Конечно, сейчас нету возможности разобраться в этом происшествии. Тем более один так говорит, а другой этак. А сам Серега прямо от всех делов открещивается. То есть, говорит, никого не трогал, шел, как ангел православный, и песни пел.
Тем не менее, парня замели и под суд отдали.
Суд, конечно, видит — нарушен классовый инстинкт у парня. И дают ему, чтобы вперед неповадно было, два месяца.
Тут, конечно, взвыл человек. То есть, думает, беда. То есть, думает, теперича на заводе обратят такое внимание и примут к сведению и руководству. И по случаю чистки могут даже, конечно, выгнать под лозунгом — худая трава с поля вон.
Одним словом, видит человек: ему немыслимо в тюрьму сесть.
Тогда он говорит своему родному брату:
— Такое, — дескать, — форменное положение. Ты, — говорит, — человек безработный. За тобой никакого присмотра нету. Опять же я тебе передачу буду носить и дам немного деньжонок. И тебе, — говорит, — прямо сплошная выгода в тюрьме сидеть.
Брат говорит:
— Ладно, — говорит, — давай. В крайнем случае, я за тебя сяду.

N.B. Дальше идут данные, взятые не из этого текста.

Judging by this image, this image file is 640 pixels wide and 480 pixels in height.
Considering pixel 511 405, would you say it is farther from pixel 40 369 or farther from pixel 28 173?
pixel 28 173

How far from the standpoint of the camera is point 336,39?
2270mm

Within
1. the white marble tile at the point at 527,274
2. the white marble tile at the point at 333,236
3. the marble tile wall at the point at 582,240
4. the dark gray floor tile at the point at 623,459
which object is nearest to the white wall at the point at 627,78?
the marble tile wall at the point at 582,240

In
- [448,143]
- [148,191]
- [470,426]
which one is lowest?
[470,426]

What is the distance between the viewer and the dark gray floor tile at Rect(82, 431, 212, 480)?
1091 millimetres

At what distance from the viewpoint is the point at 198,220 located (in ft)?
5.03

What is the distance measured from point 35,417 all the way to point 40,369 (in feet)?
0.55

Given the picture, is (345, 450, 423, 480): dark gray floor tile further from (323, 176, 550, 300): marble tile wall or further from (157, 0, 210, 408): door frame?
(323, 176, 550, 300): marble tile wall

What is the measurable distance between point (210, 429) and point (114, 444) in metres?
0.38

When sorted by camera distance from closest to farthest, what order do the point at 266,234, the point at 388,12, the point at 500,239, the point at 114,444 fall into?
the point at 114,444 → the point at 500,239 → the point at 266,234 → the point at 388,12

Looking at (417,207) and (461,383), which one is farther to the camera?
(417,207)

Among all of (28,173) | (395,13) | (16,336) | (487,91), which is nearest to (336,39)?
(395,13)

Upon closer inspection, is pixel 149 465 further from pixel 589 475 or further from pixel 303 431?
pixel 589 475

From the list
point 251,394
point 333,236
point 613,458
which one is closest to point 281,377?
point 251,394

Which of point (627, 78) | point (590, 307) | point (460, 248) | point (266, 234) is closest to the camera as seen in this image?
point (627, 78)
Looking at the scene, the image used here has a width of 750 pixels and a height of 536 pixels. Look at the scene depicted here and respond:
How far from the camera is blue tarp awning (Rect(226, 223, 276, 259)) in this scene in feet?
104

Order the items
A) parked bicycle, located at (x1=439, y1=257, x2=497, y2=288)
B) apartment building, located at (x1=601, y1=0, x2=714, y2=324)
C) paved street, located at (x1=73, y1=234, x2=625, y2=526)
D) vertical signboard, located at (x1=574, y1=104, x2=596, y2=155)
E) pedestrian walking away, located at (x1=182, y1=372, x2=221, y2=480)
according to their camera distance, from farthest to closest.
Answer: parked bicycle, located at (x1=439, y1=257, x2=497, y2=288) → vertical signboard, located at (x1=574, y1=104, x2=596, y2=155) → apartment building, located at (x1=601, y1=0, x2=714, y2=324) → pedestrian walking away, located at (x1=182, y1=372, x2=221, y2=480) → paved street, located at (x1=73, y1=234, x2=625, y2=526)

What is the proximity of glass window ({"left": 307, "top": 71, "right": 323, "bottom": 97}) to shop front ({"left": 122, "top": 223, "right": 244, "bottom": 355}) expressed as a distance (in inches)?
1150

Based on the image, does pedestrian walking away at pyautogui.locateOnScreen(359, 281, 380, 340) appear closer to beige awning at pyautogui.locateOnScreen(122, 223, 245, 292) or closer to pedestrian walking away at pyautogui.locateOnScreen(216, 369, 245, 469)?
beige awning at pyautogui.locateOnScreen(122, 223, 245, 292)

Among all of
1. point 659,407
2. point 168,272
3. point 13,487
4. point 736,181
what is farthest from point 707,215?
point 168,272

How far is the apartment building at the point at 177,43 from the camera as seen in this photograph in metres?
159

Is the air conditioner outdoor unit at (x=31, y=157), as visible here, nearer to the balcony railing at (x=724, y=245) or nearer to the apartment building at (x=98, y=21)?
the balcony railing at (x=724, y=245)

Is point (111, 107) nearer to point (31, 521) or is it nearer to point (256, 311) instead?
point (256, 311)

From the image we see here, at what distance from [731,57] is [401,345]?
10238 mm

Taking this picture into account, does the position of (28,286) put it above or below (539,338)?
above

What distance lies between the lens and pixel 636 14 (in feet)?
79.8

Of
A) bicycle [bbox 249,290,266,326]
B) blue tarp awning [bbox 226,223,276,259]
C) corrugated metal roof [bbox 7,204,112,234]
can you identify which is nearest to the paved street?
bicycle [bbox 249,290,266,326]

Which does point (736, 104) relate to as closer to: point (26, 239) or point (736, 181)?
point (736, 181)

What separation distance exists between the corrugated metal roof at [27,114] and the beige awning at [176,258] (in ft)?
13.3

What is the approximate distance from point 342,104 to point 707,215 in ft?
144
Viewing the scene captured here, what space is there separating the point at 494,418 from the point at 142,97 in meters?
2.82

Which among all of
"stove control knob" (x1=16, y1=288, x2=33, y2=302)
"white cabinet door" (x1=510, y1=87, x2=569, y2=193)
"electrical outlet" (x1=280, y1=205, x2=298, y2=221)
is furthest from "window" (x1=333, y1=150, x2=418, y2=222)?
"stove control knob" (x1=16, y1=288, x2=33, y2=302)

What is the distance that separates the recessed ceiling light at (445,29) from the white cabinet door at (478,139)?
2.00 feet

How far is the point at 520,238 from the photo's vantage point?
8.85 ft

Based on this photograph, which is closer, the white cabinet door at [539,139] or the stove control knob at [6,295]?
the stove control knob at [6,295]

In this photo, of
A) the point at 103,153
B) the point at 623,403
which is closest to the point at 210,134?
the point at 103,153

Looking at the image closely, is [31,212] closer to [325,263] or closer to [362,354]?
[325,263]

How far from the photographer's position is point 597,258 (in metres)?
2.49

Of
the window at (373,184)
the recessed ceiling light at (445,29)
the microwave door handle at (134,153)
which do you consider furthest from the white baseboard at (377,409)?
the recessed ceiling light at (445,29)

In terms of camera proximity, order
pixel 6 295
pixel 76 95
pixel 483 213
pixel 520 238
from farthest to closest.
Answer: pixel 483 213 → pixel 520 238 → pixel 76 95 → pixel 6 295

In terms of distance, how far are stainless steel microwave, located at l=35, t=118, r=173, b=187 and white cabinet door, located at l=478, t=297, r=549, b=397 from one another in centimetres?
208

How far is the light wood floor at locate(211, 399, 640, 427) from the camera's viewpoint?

Сговорились они полюбовно и по-семейному, и, конечно, Ф. Сергачев сел за брата.
И, значит, сидит он полтора месяца. Все чинно, благородно. Брат на работу ходит. Все его любят и уважают. А этот знай себе сидит и молчит в тряпочку.
Только вдруг на заводе слух идет — дескать, судили, два месяца, хулиганство, и так далее.
И, значит, берут этого брата и имеют с ним разговор.
Дело, конечно, открывается. Братья удивляются: об чем речь? Разве это нельзя? Мы же по-семейному.
И вот заваривается новое дело. И вскоре обоих братьев будут судить за мошенничество.
Которые опытные юристы говорят, что дадут полгода.
А младшего братишку до чего жалко! Пострадал за братца.
Происшествие
Конечно, об чем может быть речь — дети нам крайне необходимы.
Государство без них не может так гладко существовать. Они нам — наша смена. Мы на их надеемся и расчеты на их строим.
Тем более взрослые не так легко могут расстаться со своими мещанскими привычками. А детишки, может быть, подрастут и определенно выровняют нашу некультурность.
Так что в этом отношении детей мы прямо на руках должны носить и пыль с них сдувать и носики им сморкать. Невзирая на то — это наш ребенок или ребенок чужой и нам посторонний.
А только этого как раз мало наблюдается в нашей жизни.
Нам вспоминается одно довольно оригинальное событие, которое развернулось на наших глазах в поезде, не доезжая Новороссийска.
Которые были в этом вагоне, те почти все в Новороссийск ехали.
И едет, между прочим, в этом вагоне среди других такая вообще бабочка. Такая молодая женщина с ребенком.
У нее ребенок на руках. Вот она с ним и едет.
Она едет с ним в Новороссийск. У нее муж, что ли, там служит на заводе. Вот она к нему и едет.
И вот она едет к мужу. Все как полагается: на руках у ней малютка, на лавке узелок и корзинка. И вот она едет в таком виде в Новороссийск.
Едет она к мужу в Новороссийск. А у ей малютка на руках очень такой звонкий. И орет и орет все равно как оглашенный. Он, видать, хворает. Его, как оказалось, в пути желудочная болезнь настигла. Или он покушал сырых продуктов, или чего-нибудь выпил, только его в пути схватило. Вот он и орет.